### [BRIEF]
Please output every entry below precisely as written.

[Dataset entries]
———

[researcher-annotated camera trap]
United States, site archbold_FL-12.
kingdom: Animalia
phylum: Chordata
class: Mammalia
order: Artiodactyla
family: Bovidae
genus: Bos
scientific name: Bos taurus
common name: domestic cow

———

### [RESPONSE]
[researcher-annotated camera trap]
United States, site archbold_FL-12.
kingdom: Animalia
phylum: Chordata
class: Mammalia
order: Artiodactyla
family: Bovidae
genus: Bos
scientific name: Bos taurus
common name: domestic cow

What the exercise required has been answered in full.